March 30, 2010

Complex Adaptive Systems

It will be extremely interesting to watch the new health care system roll out. It will phase in over many years; so, do not expect any quick, meaningful evaluations. Traditional organizational theory (the kind Congress uses) views the health care system as a machine; it has easily interchangeable parts as well as sets of behavior which are predictable and controllable based on prior histories. All the players will line up like good little soldiers; those who resist falling in step can be replaced. Hence, doctors will just accept a 21% Medicare haircut; patients will simply accept the mandate to buy insurance; insurance companies will simply ignore pre-existing conditions; brokers will run efficient exchanges. In your dreams.
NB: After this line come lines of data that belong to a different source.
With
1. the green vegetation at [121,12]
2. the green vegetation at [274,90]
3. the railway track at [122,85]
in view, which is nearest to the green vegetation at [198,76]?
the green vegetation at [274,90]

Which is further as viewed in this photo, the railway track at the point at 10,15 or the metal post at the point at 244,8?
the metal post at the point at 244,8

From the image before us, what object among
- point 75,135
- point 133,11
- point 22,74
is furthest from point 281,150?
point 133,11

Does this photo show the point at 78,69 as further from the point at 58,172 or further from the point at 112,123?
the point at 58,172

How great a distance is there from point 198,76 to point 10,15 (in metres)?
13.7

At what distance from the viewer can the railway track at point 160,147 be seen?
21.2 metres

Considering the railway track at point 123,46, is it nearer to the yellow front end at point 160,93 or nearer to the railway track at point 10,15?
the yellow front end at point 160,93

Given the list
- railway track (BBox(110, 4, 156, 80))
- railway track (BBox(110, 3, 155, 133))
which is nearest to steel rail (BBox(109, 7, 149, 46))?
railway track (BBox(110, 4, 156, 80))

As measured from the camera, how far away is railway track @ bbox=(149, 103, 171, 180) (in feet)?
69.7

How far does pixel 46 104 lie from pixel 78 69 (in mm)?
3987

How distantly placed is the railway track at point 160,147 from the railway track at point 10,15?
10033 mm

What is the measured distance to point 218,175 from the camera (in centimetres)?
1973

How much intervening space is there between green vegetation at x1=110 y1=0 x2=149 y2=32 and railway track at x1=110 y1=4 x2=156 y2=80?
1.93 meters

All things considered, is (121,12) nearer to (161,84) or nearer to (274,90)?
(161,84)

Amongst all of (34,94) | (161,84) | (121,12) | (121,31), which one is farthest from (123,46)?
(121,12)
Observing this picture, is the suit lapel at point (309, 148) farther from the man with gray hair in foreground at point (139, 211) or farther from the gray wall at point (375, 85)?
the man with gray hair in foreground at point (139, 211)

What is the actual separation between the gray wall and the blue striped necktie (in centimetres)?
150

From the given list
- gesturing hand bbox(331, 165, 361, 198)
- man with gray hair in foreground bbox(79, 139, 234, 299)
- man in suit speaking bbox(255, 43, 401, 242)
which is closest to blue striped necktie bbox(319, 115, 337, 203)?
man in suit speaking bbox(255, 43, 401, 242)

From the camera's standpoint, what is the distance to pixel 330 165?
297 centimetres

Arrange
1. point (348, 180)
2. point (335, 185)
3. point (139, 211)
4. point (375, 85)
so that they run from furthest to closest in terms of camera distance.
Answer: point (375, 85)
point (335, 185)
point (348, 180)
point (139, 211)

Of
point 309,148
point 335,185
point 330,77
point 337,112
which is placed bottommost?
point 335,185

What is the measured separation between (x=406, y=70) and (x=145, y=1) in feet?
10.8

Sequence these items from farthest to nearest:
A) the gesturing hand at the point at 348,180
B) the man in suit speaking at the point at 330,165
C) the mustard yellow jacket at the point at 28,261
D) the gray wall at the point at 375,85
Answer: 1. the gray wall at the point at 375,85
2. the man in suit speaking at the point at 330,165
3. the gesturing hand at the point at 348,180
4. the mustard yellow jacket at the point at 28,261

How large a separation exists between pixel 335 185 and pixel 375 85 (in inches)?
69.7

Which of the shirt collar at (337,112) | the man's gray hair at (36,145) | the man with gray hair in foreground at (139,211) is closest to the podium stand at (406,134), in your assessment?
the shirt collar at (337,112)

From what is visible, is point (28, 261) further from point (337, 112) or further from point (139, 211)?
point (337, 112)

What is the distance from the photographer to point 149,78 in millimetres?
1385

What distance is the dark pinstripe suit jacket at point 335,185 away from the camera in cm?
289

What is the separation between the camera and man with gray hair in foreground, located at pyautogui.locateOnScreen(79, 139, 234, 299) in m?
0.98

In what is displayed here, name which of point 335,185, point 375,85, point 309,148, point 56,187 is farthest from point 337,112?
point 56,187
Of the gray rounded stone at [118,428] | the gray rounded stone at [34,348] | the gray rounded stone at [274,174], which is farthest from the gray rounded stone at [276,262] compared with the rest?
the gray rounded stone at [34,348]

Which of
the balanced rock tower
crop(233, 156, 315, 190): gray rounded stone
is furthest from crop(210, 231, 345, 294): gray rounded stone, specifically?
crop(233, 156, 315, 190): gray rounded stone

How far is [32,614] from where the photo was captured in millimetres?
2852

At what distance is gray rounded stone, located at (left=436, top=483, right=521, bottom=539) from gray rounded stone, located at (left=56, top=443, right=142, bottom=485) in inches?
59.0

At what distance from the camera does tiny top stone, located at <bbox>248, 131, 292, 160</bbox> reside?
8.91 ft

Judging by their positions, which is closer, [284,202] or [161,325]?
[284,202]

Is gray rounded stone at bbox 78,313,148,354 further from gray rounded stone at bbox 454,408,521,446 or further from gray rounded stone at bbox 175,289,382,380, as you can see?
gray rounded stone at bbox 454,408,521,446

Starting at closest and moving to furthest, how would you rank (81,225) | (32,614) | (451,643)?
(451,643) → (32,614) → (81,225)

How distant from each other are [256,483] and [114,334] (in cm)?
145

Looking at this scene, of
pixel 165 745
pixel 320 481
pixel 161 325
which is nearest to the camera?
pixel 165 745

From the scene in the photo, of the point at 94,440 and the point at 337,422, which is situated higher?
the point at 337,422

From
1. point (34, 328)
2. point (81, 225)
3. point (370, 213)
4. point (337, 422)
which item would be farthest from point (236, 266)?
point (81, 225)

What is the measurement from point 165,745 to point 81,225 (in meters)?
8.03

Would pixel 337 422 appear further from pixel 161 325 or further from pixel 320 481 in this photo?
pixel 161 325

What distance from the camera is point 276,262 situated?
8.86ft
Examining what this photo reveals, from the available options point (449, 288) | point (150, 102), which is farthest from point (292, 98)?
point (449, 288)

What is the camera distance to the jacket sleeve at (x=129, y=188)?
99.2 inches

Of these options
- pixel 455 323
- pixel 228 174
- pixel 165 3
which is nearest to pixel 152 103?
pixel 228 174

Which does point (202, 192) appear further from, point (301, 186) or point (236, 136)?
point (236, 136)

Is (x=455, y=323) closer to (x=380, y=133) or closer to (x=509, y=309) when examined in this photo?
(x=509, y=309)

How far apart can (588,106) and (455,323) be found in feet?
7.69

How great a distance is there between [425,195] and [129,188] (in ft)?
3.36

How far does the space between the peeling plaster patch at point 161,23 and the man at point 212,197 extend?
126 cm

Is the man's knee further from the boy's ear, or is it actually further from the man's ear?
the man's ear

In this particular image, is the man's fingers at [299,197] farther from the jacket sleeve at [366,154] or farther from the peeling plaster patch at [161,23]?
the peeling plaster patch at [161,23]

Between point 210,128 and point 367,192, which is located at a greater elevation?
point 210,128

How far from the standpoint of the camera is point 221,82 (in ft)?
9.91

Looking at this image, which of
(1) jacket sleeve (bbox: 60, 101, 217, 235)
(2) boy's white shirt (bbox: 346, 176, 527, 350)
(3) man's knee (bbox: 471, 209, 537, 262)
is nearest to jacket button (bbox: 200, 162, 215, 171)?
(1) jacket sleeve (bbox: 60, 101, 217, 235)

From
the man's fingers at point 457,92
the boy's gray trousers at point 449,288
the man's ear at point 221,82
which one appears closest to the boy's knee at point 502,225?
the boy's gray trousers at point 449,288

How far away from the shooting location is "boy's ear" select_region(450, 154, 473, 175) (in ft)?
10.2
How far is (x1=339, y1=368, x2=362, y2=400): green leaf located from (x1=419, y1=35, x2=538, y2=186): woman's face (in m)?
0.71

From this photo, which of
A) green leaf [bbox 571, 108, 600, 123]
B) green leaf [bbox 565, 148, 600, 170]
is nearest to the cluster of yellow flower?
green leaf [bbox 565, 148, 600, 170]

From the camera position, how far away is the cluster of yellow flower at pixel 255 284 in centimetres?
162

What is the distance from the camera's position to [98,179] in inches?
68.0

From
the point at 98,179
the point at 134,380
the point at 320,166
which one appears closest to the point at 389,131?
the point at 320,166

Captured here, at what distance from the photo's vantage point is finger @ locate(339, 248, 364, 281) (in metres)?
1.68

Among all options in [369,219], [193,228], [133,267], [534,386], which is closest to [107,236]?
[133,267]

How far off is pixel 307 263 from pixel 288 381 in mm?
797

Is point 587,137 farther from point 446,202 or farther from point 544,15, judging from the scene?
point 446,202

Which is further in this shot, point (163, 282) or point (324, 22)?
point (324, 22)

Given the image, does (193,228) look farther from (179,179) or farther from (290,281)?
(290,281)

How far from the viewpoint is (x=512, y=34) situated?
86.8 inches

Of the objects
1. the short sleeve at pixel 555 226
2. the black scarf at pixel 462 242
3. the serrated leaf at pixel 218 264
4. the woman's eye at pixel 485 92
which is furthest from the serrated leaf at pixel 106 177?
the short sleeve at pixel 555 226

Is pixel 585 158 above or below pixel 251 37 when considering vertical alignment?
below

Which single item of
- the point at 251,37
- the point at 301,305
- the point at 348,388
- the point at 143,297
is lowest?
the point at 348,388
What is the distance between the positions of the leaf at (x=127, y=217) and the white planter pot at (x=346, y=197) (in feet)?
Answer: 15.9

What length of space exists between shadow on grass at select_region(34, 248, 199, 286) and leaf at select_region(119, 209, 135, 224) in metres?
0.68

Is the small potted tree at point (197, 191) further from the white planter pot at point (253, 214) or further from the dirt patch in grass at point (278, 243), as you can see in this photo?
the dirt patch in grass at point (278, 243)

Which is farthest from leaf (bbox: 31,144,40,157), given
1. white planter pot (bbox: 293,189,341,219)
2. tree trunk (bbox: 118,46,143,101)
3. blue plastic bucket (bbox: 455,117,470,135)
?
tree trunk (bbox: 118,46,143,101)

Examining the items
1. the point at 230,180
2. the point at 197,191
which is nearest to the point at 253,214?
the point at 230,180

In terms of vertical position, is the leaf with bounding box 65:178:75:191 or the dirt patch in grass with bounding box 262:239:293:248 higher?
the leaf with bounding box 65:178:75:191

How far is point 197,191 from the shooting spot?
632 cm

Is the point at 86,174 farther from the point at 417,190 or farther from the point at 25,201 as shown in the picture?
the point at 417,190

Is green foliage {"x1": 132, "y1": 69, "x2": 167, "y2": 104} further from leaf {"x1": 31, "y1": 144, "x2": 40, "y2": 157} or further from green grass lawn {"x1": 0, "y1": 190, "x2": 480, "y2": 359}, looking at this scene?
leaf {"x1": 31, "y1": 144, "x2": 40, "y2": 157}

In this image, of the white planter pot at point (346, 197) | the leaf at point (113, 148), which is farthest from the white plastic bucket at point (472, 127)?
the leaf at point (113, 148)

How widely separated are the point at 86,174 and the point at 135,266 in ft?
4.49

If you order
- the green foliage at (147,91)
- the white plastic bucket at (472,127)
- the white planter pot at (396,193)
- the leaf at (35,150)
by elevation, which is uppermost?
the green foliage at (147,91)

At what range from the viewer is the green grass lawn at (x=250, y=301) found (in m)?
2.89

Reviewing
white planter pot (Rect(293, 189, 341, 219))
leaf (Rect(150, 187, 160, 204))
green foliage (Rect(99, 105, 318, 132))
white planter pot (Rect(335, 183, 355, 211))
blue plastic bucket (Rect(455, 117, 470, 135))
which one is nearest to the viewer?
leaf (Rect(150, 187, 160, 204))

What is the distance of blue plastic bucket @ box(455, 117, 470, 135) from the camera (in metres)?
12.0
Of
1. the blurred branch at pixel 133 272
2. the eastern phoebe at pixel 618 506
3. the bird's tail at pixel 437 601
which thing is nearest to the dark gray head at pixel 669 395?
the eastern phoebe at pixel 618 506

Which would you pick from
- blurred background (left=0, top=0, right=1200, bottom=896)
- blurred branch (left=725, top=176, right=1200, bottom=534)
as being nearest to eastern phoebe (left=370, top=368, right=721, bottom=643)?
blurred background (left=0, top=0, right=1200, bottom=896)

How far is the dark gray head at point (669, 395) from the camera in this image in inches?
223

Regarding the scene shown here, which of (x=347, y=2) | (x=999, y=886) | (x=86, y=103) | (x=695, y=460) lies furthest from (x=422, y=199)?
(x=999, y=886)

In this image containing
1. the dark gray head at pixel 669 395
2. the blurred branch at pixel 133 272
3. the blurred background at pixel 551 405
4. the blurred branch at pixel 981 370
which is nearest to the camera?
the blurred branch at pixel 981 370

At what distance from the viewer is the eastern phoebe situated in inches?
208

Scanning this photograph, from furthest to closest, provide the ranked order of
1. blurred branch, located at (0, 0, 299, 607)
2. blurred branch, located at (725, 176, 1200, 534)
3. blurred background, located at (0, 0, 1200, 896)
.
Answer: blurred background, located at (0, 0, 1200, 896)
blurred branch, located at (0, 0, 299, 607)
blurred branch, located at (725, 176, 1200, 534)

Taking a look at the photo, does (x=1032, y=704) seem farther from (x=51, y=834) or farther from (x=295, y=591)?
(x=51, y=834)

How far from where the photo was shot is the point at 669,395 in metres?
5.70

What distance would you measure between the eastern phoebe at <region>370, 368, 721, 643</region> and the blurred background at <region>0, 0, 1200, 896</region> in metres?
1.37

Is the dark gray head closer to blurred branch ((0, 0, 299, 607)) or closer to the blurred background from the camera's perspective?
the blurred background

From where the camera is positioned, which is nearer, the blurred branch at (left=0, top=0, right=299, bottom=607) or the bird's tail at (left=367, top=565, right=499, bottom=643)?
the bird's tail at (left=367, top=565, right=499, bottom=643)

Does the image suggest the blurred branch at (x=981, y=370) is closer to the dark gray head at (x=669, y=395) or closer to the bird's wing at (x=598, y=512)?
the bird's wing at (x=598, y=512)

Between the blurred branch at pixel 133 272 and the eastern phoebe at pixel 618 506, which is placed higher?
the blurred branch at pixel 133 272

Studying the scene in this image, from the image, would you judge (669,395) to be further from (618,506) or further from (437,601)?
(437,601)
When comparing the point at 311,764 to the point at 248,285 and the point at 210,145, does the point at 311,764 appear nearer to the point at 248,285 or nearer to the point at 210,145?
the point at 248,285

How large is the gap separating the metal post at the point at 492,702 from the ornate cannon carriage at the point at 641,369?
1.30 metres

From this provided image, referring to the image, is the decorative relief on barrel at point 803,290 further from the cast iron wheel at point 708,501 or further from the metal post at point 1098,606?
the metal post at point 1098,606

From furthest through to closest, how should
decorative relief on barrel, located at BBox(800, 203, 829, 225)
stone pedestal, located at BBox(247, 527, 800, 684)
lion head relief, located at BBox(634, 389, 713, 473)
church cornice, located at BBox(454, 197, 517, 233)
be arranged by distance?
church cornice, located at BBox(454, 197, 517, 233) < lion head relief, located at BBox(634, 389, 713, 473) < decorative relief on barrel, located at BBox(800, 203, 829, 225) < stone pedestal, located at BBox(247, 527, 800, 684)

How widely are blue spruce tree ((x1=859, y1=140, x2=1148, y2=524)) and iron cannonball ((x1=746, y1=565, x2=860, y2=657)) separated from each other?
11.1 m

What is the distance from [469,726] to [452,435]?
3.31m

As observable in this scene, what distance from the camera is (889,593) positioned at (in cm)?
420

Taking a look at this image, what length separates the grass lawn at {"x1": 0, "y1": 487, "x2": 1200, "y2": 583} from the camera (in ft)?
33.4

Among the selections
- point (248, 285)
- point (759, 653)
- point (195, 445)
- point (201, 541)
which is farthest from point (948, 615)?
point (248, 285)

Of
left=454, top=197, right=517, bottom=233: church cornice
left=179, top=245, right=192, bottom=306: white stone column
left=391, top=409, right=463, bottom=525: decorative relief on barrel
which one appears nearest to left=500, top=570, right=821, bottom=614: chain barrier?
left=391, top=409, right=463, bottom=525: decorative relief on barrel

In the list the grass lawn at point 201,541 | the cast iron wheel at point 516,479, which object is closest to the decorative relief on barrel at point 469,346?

Health care does not act like a predictable machine. Complexity theory would describe it as a Complex Adaptive System (CAS). A CAS is an open, dynamic network with incredible plasticity. It is made up of multiple semi-autonomous units which simultaneously compete and cooperate with each other. The social-networking types would call them "frenemies"--friends and enemies at the same time. The plasticity of these systems allows them to adapt to change and to shift allegiances based on ever-evolving behaviors. A CAS adapts to a changing environment incrementally and does NOT respond monolithically to predetermined orders proclaimed from hierarchical or centralized controlling bodies.

Imagine a school board negotiating for a new health care contract. Here are the players: 1) the teachers (the patients), 2) the union reps, 3) the brokers, 4) the school board, 5) the insurance companies, 6) the hospitals, 7) the primary-care physicians, 8) the specialists, 9) the hospital-based physicians, 10) the free-standing centers. I can go on but these are the major forces; their stated ultimate goal may be to provide high quality health care to the patients, but, trust me that their incentives are NOT aligned. Each semi-autonomous group can collaborate with or fight against any other group...but not consistently, depending on what aspect of the contract is being discussed. Actually, within each group, subgroups can align with or fight among themselves simultaneously. Male teachers may want different benefits than female teachers. Primary Care doctors may want different things depending on their comfort with hospitalized patients. Specialists may vary because of the nature of their invasive procedures. Everyone is looking to cherry-pick the low hanging fruit.

Congress, assuming the traditional organizational model, has been clueless in its deliberations. It has assumed that the system is basically stable; that its functions and roles can be carried out by replaceable individuals and that financial incentives, rigid regulations, inflexible protocols and "best practice" initiatives will carry the day. Recall some of the more recent failures spawned by such an autocratic approach: HMO's, gatekeepers, practice guidelines, DRG's, formularies and preferred providers... to name a few.

By recognizing the true nature of Complex Adaptive Systems, it becomes clear why many prior attempts at building sustainable processes (and even consensus) within the health care system have failed and why scientific evidence alone is insufficient to drive the proper adoption of new innovation. In fact, scientific evidence is even slower at weeding out ineffective treatments. Many new innovations (effective or not) spawn cottage industries which are incredibly difficult to eradicate once established.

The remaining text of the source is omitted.